Published on April 24th, 20150
A Year after Signaling E-Cig Action, FDA Issues First Warning Letters
Earlier this month, the FDA’s Center for Tobacco Products took its first actions against companies making misleading health and cessation claims. The agency issued warning letters to three companies it said violated regulations by marketing their products as approved by the FDA, safe for use and less harmful than traditional tobacco cigarettes. The warning letters were sent to U.K-based Vaperz Ltd, Knoxville Vapor and drkeliquid.com.
In a statement to TINA.org, FDA spokesman Michael Felberbaum said the only other previous action the FDA has taken against e-cigarette companies was in 2010 when it issued warning letters to five e-cigarette distributors for unsubstantiated claims and poor manufacturing practices. Those letters came from the agency’s Center for Drug Evaluation and Research, not its tobacco division.
The FDA has said it will announce its detailed regulations regarding e-cigarettes and new tobacco products in June. In its announcement last year deeming e-cigarettes and other new tobacco products under its oversight jurisdiction, it said its regulations would require vaping companies to register with the FDA and report ingredients, only market new tobacco products after FDA review, and only “make direct and implied claims of reduced risk if the FDA confirms that scientific evidence supports the claim that marketing the product will benefit public health as a whole.” The FDA said it would also require health warnings on the products and ban sales to children under 18.
But in the years between the FDA actions, the number of companies marketing e-cigarettes has exploded with more than $1 billion in sales. A University of California San Diego Moores Cancer Center study found that about 10 new e-cigarette brands are being introduced online each month. And while only products approved by the FDA can making smoking cessation claims, the study found that 11 percent of newer brands and 10 percent of older e-cigarette brands made direct claims their products could help users stop smoking tobacco cigarettes.
A plethora of sites are making other misleading claims as well. A TINA.org investigation found many sites advertised free trials that aren’t really free and that the vaping products can be smoked anywhere despite the fact that dozens of states, cities and municipalities across the nation have banned e-cigarettes.
Felberbaum said the agency’s Center for Tobacco Product’s Office of Compliance and Enforcement has been routinely monitoring the activities and claims made by manufacturers. But he declined to comment further about why such few warning letters have been issued to companies making misleading claims.
“Beyond that,” he said,” the FDA cannot comment on the internal processes that lead to these specific warning letters being issued.”
More action urged
In recent months, the federal government has been under fire to take stronger, quicker action as more consumers are enticed to buy the products. The number of high school and middle schools students using e-cigarettes tripled in a year, surpassing the number of teens smoking tobacco cigarettes, according to a recent study released by the Centers for Disease Control and Prevention this month. The study found that more than. 2.4 million students used e-cigarettes last year.
Earlier this month, the American College of Physicians recommended that the FDA ban e-cigarette television advertising and juice flavors that come in many kid-friendly varieties such as bubble gum. Several lawmakers have called on the FTC to investigate e-cigarette marketing practices and introduced legislation to ban all e-cigarette marketing to children.
RELATED: Consumers getting smoked by e-cigs
Rather than waiting for the the federal government to take action, in January, California became the first state in the nation to issue a health warning about the“toxicity” of e-cigarettes and advised residents not to smoke them.

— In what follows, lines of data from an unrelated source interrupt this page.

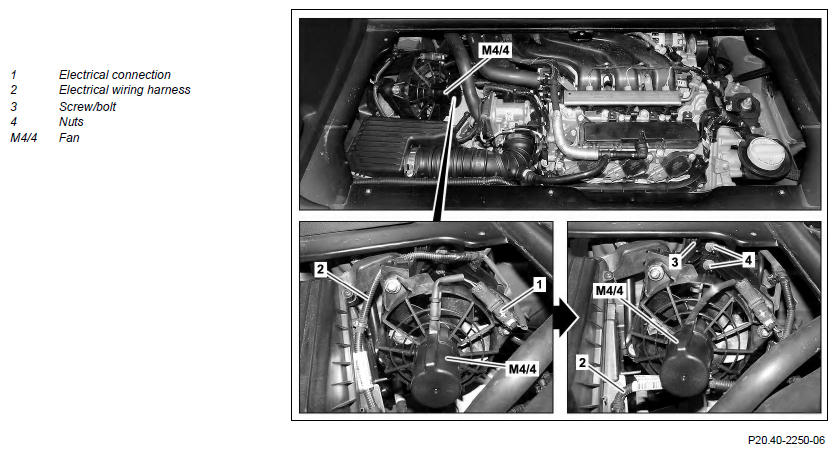 1 Electrical connection
2 Electrical wiring harness
3 Screw/bolt
4 Nuts
M4/4 Fan

M4/4

2
1
M4/4

3
4
M4/4
2

P20.40-2250-06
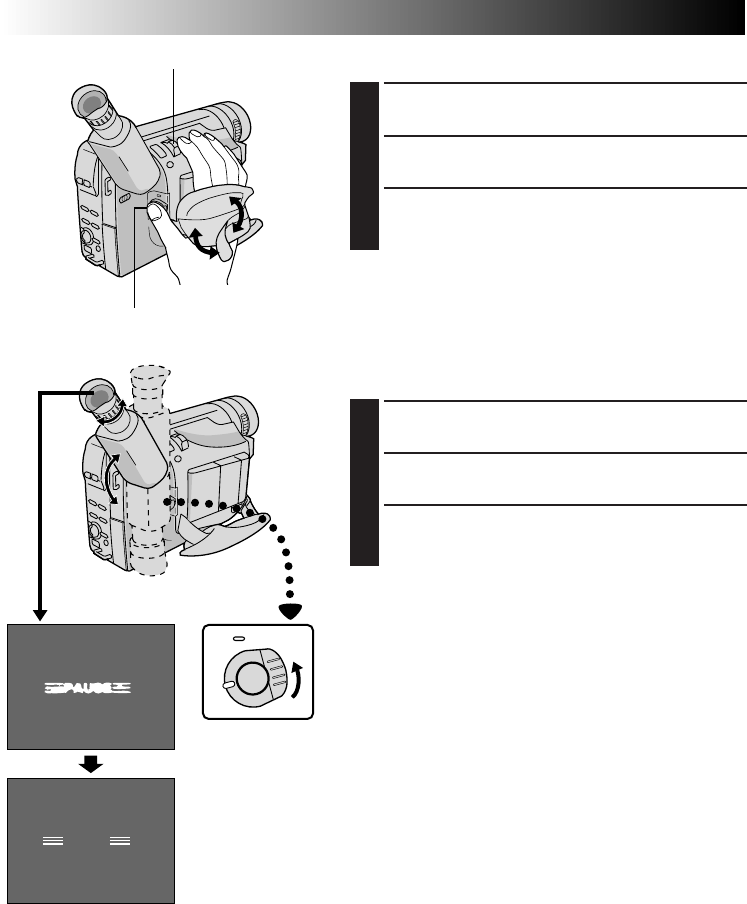 PAUSE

In its warning letters issued this month to the three companies, the FDA said the companies had marketed the products in a way that led consumers to believe the products were approved by the FDA, deemed safe to use by the agency and/or tested in an FDA certified lab. Since the letters were issued, one site, drkeliquid.com is no longer online.
Knoxville Vapor issued a statement on its site that its e-liquid “is manufactured in multiple labs that hold various certifications from the FDA” but that it has removed “any such language from our website and all social media outlets and we agree that it may have been misleading to consumers.”
Vaperz’s current website does not make mention of the FDA. It tells visitors that, “[W]e do not advocate that our electronic cigarettes will guarantee an immediate recovery from tobacco dependency.”
Work to be done
But other sites continue to make health and cessation claims. One brand, Nicocure, that the FDA was alerted to in 2013 by the Campaign for Tobacco-Free Kids, which was concerned it was making cessation and health claims, is currently stating on its website that its product contains no toxic chemicals and can be smoked anywhere. Says the site: “Celebrities have realized that Nicocure Cigs are the leading tobacco alternative to stay looking young, feel great, and reduce serious health risks.”